▶ **Exercise objective**
Once the line containing "addetti alla pulizia" is found, please copy it and all lines after it through the end of the records, exactly, leaving out pictures.

▶ **Data records**

==========

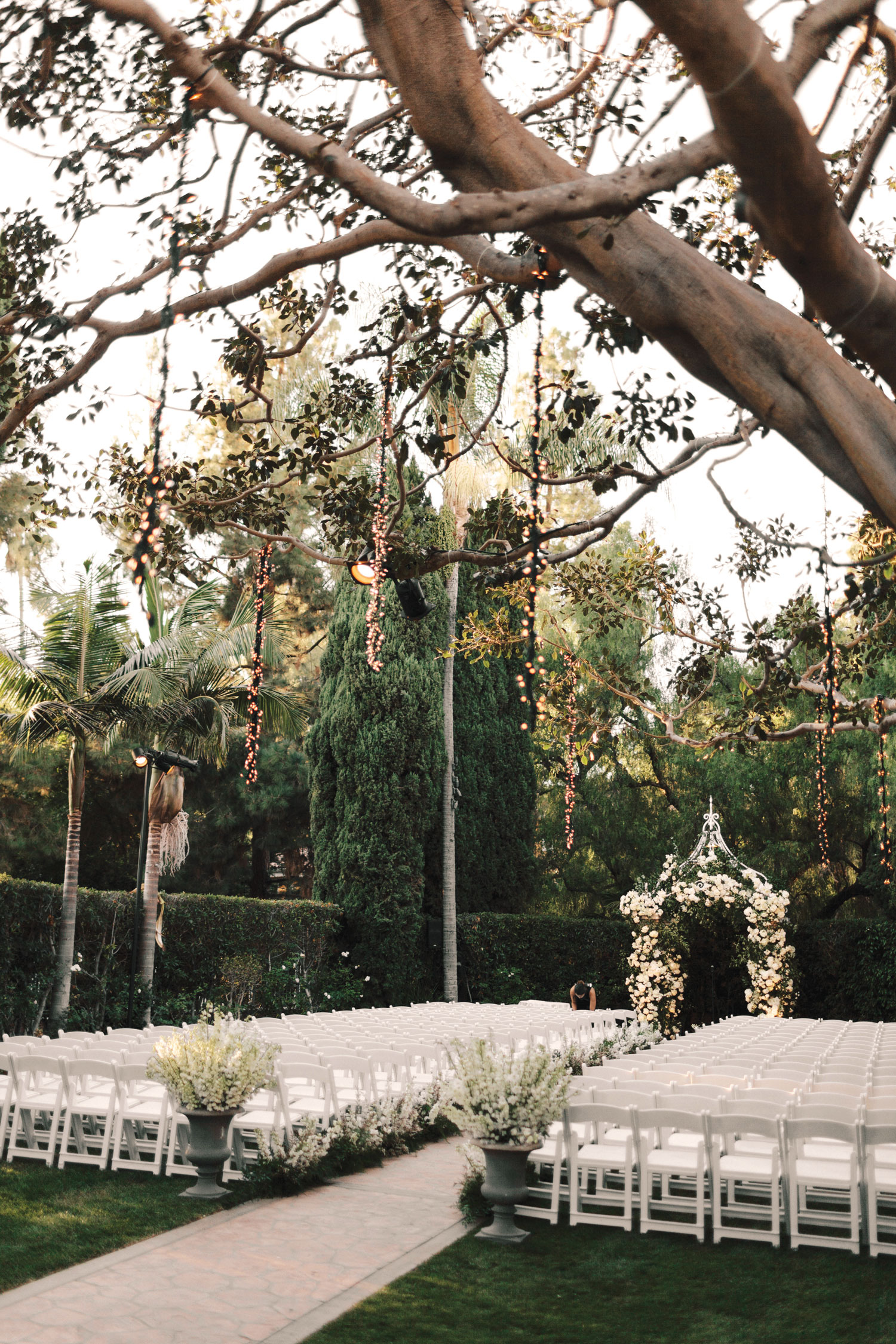 outdoor wedding ceremony beverly hills bob gail special events revelry event designers Inside Weddings fall 2018 issue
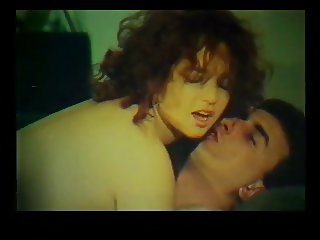 Oi erastes (tis pisw trypas)-Greek Vintage XXX Full Movie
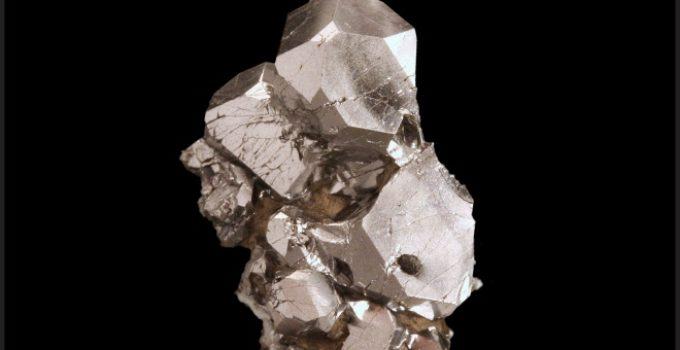 PtAs2 platina e arsênio em mineral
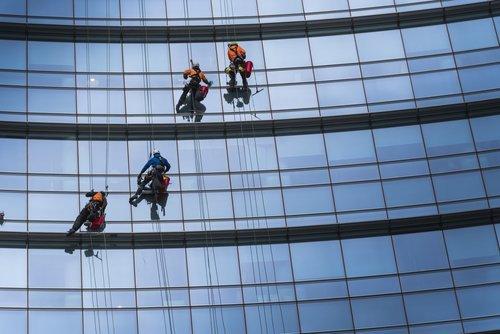 addetti alla pulizia dei vetri esterni di un palazzo
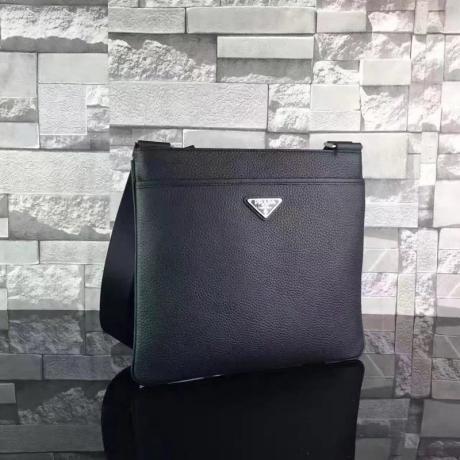 ブランド販売 プラダ  PRADA  0016-1 メンズ ショルダーバッグ  斜めがけショルダー格安コピー口コミ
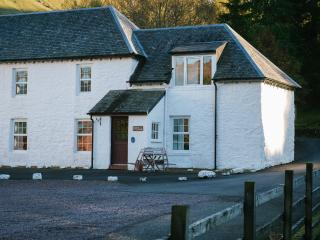 Beautiful 4 star Scottish cottage with mountain views and wood burning stove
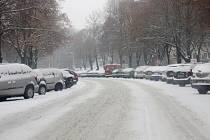 Řidiči v Kolíně si stěžují na stav silnic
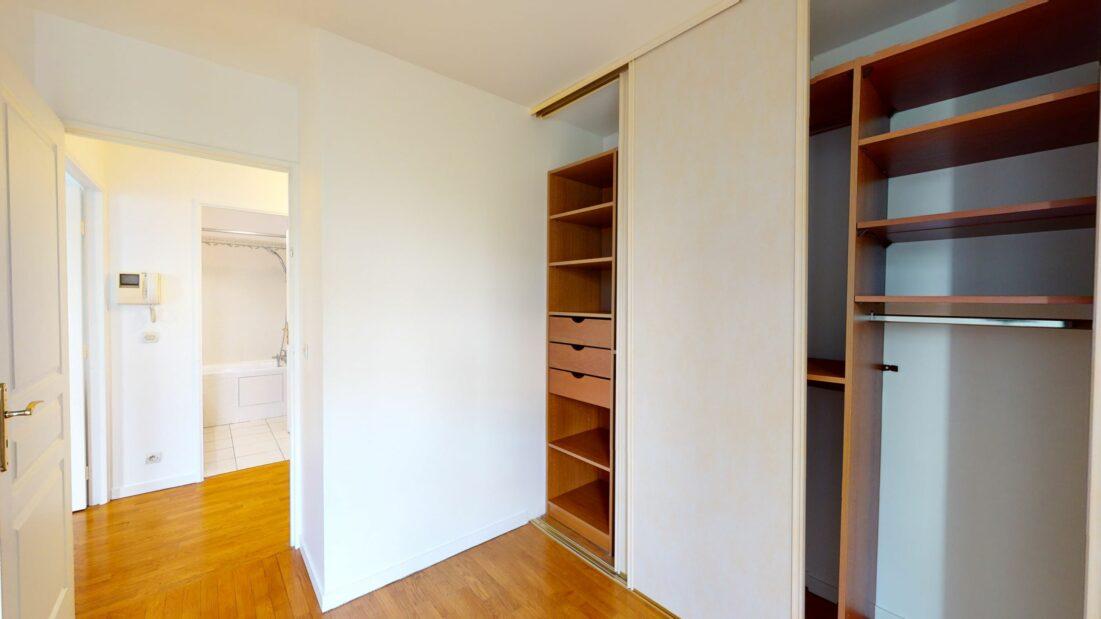 appartement charenton le pont: 2 pièces 44 m², au deuxième étage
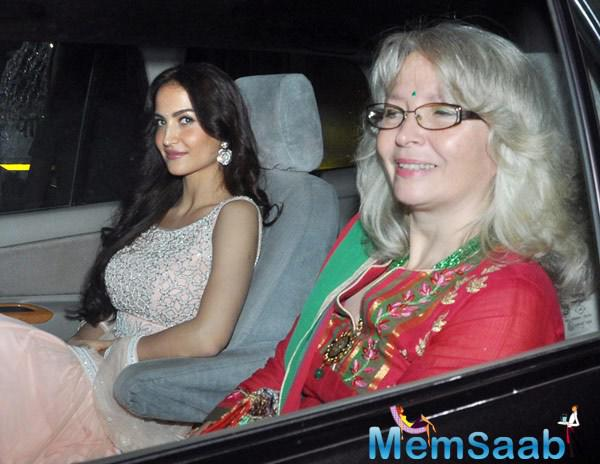 Elli Avram Spotted At Galaxy Apartments For Visit Lord Ganesh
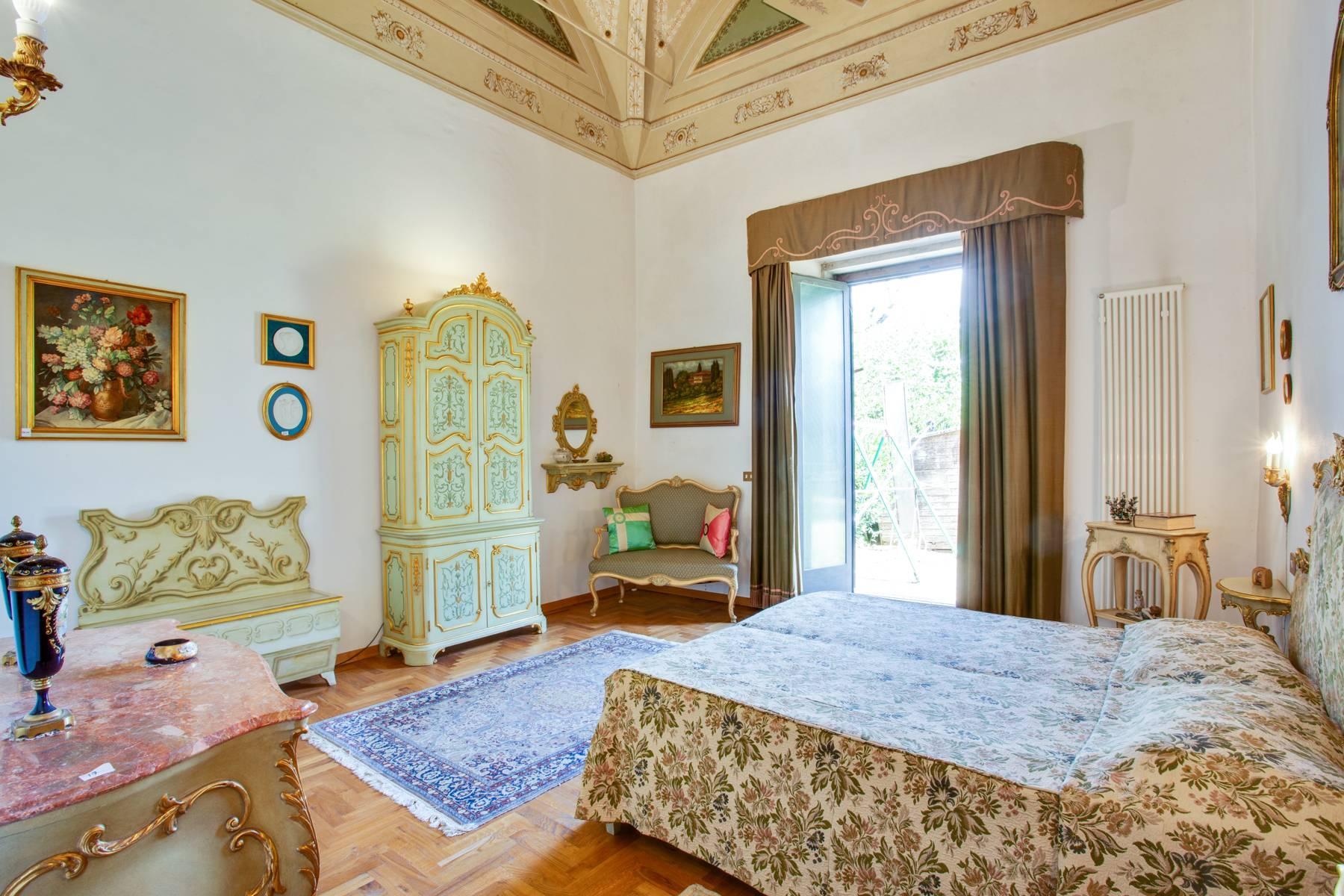Schöne Wohnung in historischer Villa aus dem 16. Jahrhundert mit Garten - 10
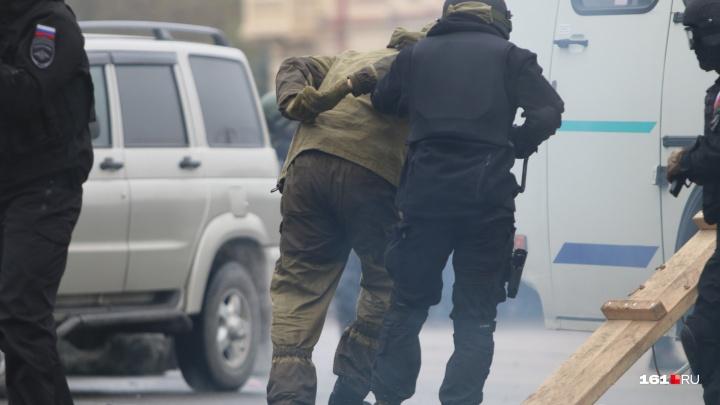 В Ростове задержали бездомного, собиравшегося устроить стрельбу на заправке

==========

▶ **Task solution**
 addetti alla pulizia dei vetri esterni di un palazzo
 ブランド販売 プラダ  PRADA  0016-1 メンズ ショルダーバッグ  斜めがけショルダー格安コピー口コミ
 Beautiful 4 star Scottish cottage with mountain views and wood burning stove
 Řidiči v Kolíně si stěžují na stav silnic
 appartement charenton le pont: 2 pièces 44 m², au deuxième étage
 Elli Avram Spotted At Galaxy Apartments For Visit Lord Ganesh
Schöne Wohnung in historischer Villa aus dem 16. Jahrhundert mit Garten - 10
 В Ростове задержали бездомного, собиравшегося устроить стрельбу на заправке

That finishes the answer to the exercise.